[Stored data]
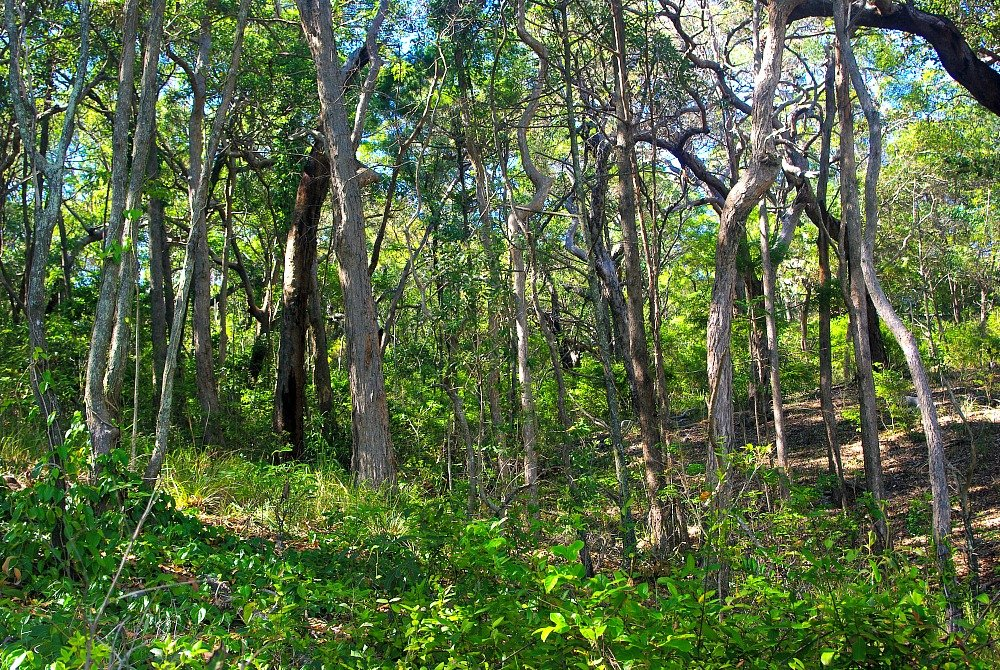 Trees in Noosa National Park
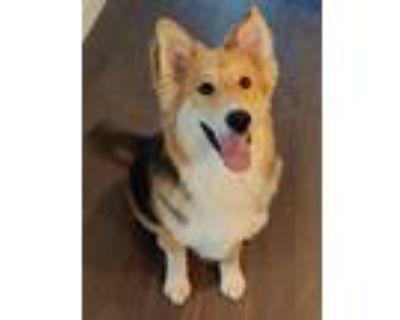 Adopt Ronan a Tricolor (Tan/Brown & Black & White) Shepherd (Unknown Type) /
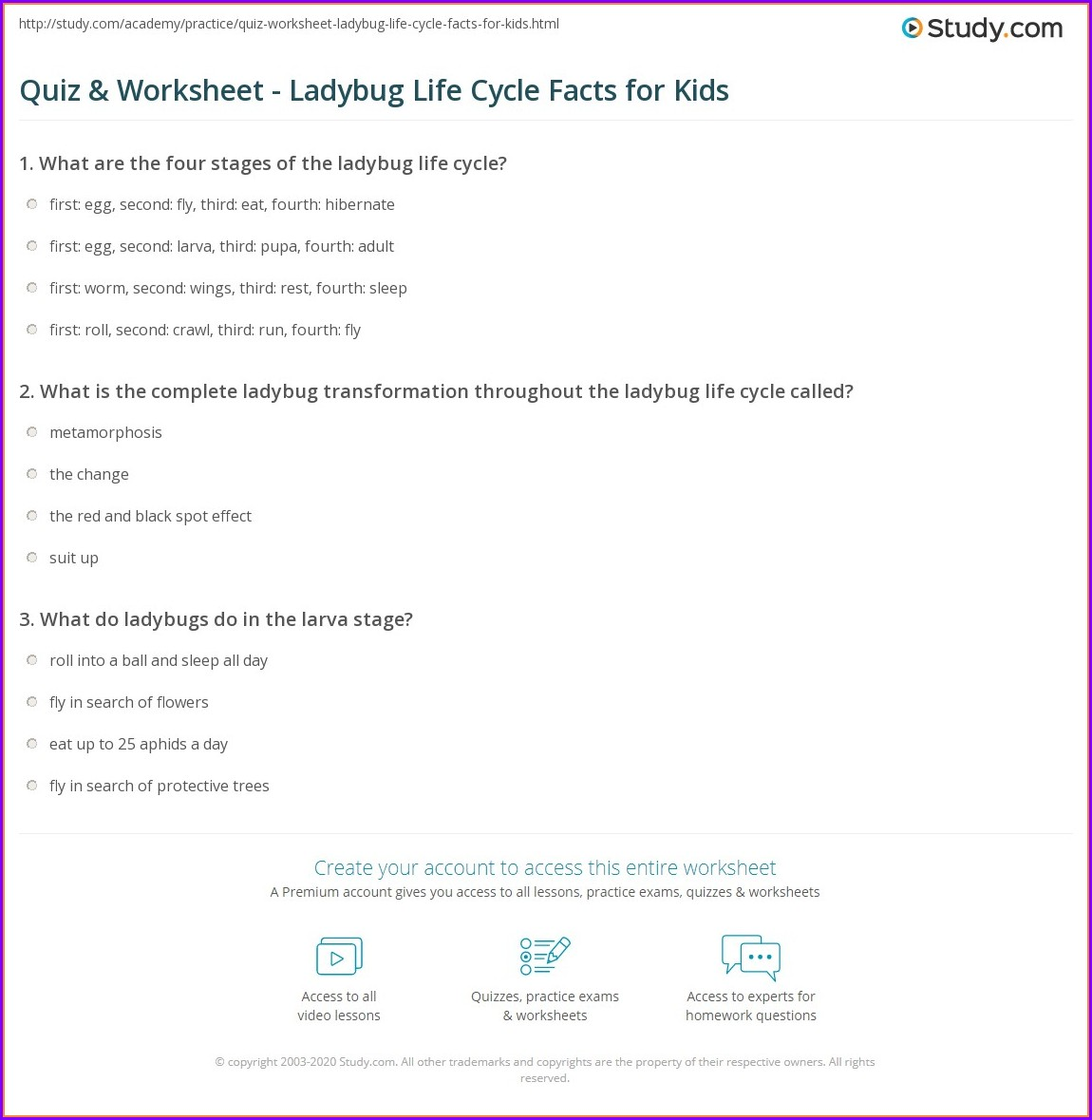 Butterfly Life Cycle Worksheet Kindergarten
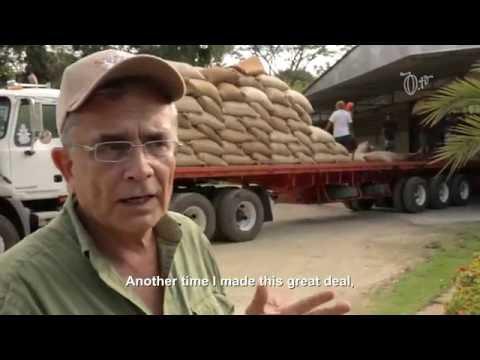 Cacao Traders - VIcente Franceschi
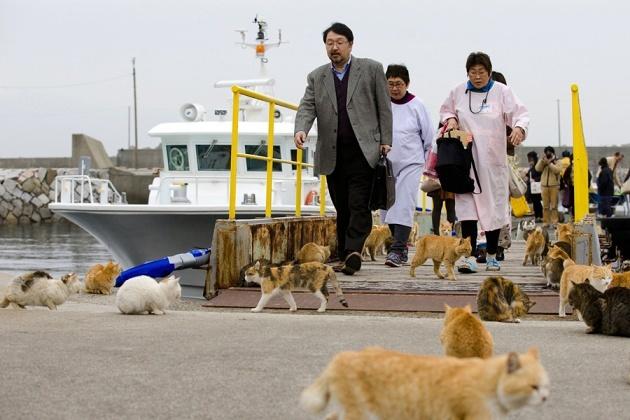 japanese-cat-island-02-630x420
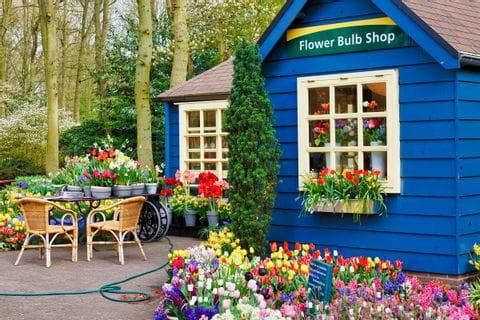 Blumenladen in der Nähe von Amsterdam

• **PROBLEM TO WORK ON**: Your copy should begin at the line containing "Cacao Traders - VIcente Franceschi" and end at the last line of the data above, matching each line exactly and holding no pictures.

• **ANSWER BELOW**:
 Cacao Traders - VIcente Franceschi
 japanese-cat-island-02-630x420
 Blumenladen in der Nähe von Amsterdam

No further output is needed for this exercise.